The first version of the bill was approved in first vote by the Knesset in April. Prime Minister Benjamin Netanyahu also commented on the bill after Tourism Minister Yariv Levin reached understandings with most of the coalition parties on it wording. Levin has yet to reach agreement on all the details before the vote on the law scheduled for Monday next week.

“This law is important to us,” Netanyahu told the party leaders. “Just as there are laws important to you. I respect this and you should also respect that this law is very important to us.”

Clause 7b of this bill specifically states that “the state can allow a community composed of people of the same faith or nationality to maintain an exclusive community.”

President Rivlin wrote of this clause that "it would essentially allow any community to establish residential communities that exclude Sephardic Jews, ultra-Orthodox people, Druze, LGBT people. Is that what the Zionist vision means?"

This clause raises constitutional problems.

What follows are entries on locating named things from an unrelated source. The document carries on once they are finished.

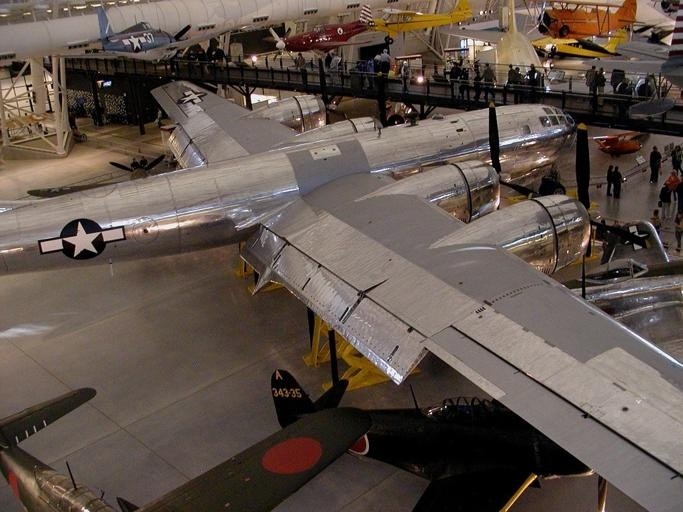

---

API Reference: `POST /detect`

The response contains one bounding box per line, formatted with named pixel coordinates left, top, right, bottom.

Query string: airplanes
left=530, top=0, right=638, bottom=61
left=92, top=2, right=252, bottom=65
left=267, top=0, right=476, bottom=64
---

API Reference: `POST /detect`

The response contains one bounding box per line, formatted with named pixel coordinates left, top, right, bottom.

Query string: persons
left=659, top=145, right=683, bottom=222
left=611, top=166, right=625, bottom=200
left=386, top=97, right=410, bottom=125
left=650, top=208, right=662, bottom=237
left=324, top=52, right=341, bottom=86
left=671, top=213, right=682, bottom=253
left=388, top=60, right=412, bottom=94
left=605, top=165, right=613, bottom=197
left=612, top=220, right=621, bottom=228
left=449, top=55, right=497, bottom=102
left=649, top=145, right=662, bottom=185
left=349, top=49, right=392, bottom=89
left=585, top=66, right=606, bottom=95
left=196, top=48, right=210, bottom=74
left=613, top=77, right=652, bottom=120
left=505, top=64, right=541, bottom=104
left=296, top=53, right=307, bottom=86
left=228, top=57, right=236, bottom=67
left=551, top=44, right=556, bottom=57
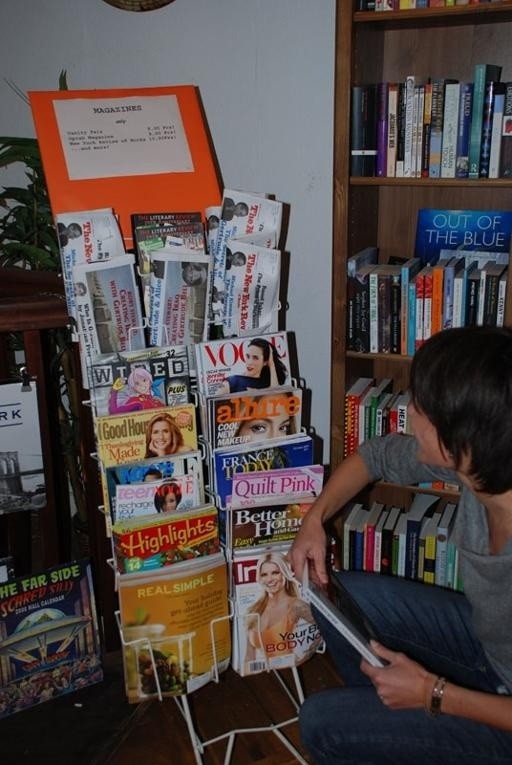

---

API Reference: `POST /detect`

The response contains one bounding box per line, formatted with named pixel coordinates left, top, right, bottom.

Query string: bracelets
left=430, top=676, right=448, bottom=721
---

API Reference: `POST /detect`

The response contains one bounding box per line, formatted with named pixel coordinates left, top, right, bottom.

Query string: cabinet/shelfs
left=0, top=295, right=122, bottom=653
left=329, top=0, right=512, bottom=572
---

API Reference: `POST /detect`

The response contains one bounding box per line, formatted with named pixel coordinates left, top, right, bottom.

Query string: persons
left=282, top=323, right=512, bottom=765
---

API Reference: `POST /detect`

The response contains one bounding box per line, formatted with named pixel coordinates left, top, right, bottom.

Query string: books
left=302, top=582, right=383, bottom=667
left=334, top=0, right=511, bottom=593
left=2, top=187, right=325, bottom=720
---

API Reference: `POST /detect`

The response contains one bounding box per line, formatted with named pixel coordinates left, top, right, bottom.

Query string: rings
left=380, top=696, right=383, bottom=702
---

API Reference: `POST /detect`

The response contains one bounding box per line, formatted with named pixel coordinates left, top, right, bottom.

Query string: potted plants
left=0, top=135, right=62, bottom=295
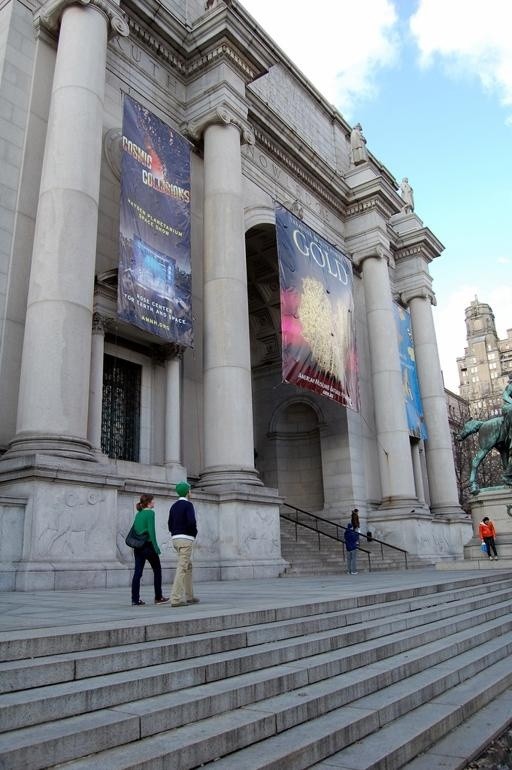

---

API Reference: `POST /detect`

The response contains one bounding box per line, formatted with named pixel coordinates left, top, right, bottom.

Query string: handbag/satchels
left=125, top=526, right=149, bottom=548
left=481, top=544, right=487, bottom=552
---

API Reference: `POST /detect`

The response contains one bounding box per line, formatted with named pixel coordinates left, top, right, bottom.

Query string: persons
left=479, top=516, right=498, bottom=561
left=351, top=508, right=361, bottom=551
left=344, top=523, right=359, bottom=576
left=400, top=176, right=415, bottom=212
left=130, top=494, right=170, bottom=606
left=165, top=480, right=201, bottom=608
left=350, top=122, right=370, bottom=166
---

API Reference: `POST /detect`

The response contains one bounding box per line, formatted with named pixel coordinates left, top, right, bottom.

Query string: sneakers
left=488, top=556, right=498, bottom=560
left=171, top=597, right=199, bottom=606
left=133, top=600, right=145, bottom=606
left=155, top=597, right=169, bottom=604
left=351, top=571, right=358, bottom=574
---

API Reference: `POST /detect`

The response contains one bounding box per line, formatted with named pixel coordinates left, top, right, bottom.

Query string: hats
left=176, top=481, right=191, bottom=495
left=354, top=509, right=359, bottom=512
left=348, top=523, right=353, bottom=528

Attorney General Avichai Mendelblit said that “there is no place for such a clause in its present form.” Attorney Eyal Zandberg of the Attorney General’s office added that “this is blatant discrimination this means that the residents selection committee can hang up a sign saying ‘no entry to non-Jews.’”

Meanwhile, intense negotiations are continuing over the nation-state bill. The committee for advancing the bill through the Knesset is meant to meet Tuesday to approve a final version, but that hearing could be postponed if no agreement is reached on certain clauses by then. 
“There’s a 50 percent chance that we’ll succeed in reaching understandings in the next few days. That’s a higher chance of passing the law than we’ve had until now,” said a source involved in the legislative process.

The coalition partners are seeking to amend three more sections of the nation-state bill: the section that permits the establishment of towns for Jews only; the section that reduces the status of the Arabic language from “official” to “special”; and the section instructing judges to look to precedents from Jewish legal rulings in instances where Israeli law offers no guidance.